24/7 Space News
ROBO SPACE
New insights into training dynamics of deep classifiers
An MIT study takes a first theoretical analysis inside a convolutional neural network and provides new insights into how properties emerge during the network's training.
ADVERTISEMENT
     
New insights into training dynamics of deep classifiers

Boston MA (SPX) Mar 09, 2023

A new study from researchers at MIT and Brown University characterizes several properties that emerge during the training of deep classifiers, a type of artificial neural network commonly used for classification tasks such as image classification, speech recognition, and natural language processing.

The paper, "Dynamics in Deep Classifiers trained with the Square Loss: Normalization, Low Rank, Neural Collapse and Generalization Bounds," published in the journal Research, is the first of its kind to theoretically explore the dynamics of training deep classifiers with the square loss and how properties such as rank minimization, neural collapse, and dualities between the activation of neurons and the weights of the layers are intertwined.

In the study, the authors focused on two types of deep classifiers: fully connected deep networks and convolutional neural networks (CNNs).

A previous study examined the structural properties that develop in large neural networks at the final stages of training. That study focused on the last layer of the network and found that deep networks trained to fit a training dataset will eventually reach a state known as "neural collapse." When neural collapse occurs, the network maps multiple examples of a particular class (such as images of cats) to a single template of that class. Ideally, the templates for each class should be as far apart from each other as possible, allowing the network to accurately classify new examples.

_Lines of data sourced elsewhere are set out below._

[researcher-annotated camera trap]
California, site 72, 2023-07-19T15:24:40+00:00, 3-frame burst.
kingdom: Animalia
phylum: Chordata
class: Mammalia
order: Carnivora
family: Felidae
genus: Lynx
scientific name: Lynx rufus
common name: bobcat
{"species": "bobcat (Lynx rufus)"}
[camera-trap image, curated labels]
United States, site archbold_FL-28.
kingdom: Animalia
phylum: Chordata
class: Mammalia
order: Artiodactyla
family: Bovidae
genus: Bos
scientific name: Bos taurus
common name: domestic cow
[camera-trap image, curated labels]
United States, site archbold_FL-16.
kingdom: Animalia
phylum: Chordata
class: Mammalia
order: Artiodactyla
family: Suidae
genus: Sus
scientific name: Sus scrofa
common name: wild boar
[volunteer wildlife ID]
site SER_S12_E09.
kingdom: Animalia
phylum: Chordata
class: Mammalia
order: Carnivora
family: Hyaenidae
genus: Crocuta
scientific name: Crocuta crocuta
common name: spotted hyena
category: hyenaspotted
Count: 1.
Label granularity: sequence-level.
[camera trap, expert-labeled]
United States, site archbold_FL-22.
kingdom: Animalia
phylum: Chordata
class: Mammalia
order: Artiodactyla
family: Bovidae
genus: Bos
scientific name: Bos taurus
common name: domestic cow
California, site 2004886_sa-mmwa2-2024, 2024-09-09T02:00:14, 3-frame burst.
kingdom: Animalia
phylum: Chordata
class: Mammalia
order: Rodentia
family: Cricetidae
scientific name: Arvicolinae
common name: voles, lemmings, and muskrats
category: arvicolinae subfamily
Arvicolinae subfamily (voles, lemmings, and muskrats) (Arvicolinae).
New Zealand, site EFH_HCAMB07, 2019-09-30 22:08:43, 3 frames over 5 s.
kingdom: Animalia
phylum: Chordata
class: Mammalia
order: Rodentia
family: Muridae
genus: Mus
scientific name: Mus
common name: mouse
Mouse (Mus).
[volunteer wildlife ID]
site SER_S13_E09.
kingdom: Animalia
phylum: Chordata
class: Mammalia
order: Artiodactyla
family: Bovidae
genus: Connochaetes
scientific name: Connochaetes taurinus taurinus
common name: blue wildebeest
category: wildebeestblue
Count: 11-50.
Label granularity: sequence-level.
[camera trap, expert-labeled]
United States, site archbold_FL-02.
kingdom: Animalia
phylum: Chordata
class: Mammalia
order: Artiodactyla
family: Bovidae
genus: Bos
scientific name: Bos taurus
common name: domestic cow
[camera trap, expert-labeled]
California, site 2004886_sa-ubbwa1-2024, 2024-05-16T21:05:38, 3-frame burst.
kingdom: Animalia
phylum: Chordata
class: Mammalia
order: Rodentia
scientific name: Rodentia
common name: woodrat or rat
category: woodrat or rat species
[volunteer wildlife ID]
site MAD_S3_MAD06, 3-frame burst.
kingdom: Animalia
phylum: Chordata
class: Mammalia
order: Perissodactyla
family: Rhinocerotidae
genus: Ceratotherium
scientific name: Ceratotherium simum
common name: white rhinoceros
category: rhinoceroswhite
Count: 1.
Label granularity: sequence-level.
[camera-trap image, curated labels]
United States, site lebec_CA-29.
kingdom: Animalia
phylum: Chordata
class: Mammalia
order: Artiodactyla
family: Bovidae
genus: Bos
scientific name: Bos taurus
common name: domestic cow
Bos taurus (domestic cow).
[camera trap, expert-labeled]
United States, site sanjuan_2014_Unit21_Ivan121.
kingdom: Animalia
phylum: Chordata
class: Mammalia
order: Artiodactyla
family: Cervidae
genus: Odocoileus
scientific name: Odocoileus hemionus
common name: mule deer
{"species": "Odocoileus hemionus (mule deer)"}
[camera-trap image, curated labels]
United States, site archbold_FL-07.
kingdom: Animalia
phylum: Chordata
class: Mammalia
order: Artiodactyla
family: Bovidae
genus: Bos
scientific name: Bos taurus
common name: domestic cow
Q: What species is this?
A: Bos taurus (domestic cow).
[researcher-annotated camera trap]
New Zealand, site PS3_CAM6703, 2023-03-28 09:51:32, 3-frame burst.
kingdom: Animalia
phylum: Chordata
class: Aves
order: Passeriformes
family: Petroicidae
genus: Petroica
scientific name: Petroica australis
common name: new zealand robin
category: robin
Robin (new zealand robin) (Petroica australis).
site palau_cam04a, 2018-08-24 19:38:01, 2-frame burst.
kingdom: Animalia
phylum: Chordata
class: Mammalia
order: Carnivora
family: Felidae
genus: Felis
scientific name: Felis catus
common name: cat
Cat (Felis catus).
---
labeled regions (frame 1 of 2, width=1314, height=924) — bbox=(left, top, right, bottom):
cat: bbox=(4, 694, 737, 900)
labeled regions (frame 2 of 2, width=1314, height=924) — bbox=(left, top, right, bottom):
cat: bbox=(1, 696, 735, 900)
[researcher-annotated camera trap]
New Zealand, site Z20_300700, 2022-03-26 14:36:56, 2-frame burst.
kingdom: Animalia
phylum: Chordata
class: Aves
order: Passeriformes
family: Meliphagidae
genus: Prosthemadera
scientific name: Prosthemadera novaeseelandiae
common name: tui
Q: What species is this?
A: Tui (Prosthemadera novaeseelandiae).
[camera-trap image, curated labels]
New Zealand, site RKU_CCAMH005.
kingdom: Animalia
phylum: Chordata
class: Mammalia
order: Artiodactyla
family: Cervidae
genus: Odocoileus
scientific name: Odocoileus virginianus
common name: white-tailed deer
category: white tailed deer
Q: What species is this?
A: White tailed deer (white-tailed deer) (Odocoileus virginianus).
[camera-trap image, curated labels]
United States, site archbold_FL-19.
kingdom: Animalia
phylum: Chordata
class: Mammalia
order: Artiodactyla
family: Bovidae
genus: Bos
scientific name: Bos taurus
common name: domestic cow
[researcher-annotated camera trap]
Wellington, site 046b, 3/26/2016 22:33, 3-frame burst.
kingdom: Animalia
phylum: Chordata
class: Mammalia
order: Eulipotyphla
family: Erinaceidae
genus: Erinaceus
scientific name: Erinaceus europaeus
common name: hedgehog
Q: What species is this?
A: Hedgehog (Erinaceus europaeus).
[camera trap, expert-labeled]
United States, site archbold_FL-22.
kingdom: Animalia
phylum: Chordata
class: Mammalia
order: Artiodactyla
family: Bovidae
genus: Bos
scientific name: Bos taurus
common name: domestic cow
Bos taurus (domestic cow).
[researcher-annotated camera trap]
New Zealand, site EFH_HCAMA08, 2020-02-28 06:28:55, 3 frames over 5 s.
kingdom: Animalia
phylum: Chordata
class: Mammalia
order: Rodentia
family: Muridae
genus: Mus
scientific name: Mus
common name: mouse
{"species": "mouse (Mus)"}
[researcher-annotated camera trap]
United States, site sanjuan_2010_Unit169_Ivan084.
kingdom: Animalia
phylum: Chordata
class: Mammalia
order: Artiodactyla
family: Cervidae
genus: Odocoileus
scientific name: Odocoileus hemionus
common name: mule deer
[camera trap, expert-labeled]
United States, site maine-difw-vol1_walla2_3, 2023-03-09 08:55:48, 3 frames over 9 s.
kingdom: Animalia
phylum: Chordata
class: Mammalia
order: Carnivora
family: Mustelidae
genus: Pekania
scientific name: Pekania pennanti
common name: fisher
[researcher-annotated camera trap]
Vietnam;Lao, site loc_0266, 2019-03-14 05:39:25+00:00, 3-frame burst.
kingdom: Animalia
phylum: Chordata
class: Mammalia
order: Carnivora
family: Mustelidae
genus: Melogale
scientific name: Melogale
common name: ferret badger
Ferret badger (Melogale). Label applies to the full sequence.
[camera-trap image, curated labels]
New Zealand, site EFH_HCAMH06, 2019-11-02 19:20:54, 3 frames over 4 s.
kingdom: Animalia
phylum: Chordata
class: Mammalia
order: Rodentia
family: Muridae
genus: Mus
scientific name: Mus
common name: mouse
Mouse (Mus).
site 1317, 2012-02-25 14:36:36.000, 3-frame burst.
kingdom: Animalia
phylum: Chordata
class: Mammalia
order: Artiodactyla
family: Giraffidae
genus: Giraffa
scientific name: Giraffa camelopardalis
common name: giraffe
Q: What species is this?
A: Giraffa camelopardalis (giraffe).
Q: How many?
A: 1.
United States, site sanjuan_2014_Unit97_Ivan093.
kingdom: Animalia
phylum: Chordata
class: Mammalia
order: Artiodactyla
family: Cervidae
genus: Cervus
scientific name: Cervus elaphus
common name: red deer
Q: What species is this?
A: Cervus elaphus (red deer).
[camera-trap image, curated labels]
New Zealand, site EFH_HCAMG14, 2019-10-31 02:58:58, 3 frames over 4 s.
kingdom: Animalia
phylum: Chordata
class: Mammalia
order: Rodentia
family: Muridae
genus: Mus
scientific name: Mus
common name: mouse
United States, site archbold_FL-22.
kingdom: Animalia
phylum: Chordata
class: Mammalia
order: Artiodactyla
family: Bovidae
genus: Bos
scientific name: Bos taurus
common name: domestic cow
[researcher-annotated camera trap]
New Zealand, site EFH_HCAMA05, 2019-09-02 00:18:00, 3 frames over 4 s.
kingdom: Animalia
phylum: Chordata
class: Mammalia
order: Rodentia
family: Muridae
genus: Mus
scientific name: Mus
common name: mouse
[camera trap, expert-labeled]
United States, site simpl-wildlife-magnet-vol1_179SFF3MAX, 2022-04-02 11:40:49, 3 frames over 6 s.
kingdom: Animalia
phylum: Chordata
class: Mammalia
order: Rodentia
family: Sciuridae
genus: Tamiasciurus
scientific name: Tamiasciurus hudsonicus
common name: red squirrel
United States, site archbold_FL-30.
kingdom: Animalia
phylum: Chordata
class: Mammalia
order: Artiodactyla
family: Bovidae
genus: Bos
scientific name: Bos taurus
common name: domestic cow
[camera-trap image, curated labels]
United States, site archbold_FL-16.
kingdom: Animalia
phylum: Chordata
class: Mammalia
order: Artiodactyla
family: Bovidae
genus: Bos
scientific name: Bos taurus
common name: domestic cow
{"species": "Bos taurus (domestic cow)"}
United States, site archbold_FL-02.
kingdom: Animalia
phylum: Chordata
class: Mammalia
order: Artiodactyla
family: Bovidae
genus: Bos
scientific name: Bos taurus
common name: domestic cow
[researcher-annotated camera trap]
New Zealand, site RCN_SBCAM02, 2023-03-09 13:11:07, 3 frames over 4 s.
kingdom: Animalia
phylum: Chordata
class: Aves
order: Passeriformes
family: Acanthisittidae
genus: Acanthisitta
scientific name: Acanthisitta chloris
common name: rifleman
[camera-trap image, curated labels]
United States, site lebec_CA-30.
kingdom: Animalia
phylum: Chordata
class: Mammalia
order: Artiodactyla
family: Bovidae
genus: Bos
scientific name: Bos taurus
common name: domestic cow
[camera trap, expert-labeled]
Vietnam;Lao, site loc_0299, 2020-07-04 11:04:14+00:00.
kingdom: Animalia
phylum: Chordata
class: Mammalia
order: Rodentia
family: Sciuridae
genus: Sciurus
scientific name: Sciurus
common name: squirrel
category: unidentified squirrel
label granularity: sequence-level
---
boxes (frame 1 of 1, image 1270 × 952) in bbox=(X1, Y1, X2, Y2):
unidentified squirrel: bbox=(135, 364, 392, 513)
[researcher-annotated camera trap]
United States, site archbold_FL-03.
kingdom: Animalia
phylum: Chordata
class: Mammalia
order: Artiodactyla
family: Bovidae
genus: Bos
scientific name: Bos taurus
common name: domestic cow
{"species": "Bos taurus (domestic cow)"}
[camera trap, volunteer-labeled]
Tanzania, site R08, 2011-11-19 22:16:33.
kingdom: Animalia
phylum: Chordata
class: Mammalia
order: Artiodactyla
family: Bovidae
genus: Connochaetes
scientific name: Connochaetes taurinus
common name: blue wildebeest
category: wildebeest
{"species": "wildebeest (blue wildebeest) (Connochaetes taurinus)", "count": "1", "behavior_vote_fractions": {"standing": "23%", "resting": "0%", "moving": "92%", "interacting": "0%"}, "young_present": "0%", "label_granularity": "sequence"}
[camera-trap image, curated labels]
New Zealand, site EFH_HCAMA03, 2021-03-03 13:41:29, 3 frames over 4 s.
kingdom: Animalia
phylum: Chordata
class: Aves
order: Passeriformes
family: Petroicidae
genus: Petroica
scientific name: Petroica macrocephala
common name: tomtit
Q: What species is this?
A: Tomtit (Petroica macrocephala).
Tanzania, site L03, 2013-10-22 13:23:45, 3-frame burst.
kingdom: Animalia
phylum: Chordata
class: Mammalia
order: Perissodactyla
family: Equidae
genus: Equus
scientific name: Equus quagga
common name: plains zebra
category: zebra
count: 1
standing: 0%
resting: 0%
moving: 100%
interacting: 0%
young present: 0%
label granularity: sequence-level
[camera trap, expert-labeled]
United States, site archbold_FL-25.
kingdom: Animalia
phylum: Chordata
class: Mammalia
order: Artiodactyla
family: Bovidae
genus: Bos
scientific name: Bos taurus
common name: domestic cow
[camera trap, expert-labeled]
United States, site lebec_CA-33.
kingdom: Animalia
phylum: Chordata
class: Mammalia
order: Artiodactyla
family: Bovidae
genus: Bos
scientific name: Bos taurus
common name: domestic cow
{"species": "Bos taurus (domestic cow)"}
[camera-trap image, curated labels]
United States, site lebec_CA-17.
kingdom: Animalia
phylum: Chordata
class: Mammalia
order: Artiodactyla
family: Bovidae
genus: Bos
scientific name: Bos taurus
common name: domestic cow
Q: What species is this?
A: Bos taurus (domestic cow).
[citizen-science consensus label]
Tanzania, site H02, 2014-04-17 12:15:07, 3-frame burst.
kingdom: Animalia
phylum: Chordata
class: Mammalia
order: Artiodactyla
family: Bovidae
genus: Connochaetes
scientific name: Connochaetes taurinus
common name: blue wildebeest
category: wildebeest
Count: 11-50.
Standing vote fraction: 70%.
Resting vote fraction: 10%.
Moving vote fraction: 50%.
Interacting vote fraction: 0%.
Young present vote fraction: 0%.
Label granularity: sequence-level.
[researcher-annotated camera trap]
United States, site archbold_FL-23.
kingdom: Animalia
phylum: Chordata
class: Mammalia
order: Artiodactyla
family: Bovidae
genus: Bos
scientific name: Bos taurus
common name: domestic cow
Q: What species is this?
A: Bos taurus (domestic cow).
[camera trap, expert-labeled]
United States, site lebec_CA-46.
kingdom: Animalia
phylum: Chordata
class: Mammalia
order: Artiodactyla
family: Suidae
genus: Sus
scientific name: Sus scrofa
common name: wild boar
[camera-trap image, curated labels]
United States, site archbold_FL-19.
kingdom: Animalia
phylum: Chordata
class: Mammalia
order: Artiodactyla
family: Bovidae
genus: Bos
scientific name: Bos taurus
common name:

An MIT group based at the MIT Center for Brains, Minds and Machines studied the conditions under which networks can achieve neural collapse. Deep networks that have the three ingredients of stochastic gradient descent (SGD), weight decay regularization (WD), and weight normalization (WN) will display neural collapse if they are trained to fit their training data. The MIT group has taken a theoretical approach - as compared to the empirical approach of the earlier study - proving that neural collapse emerges from the minimization of the square loss using SGD, WD, and WN.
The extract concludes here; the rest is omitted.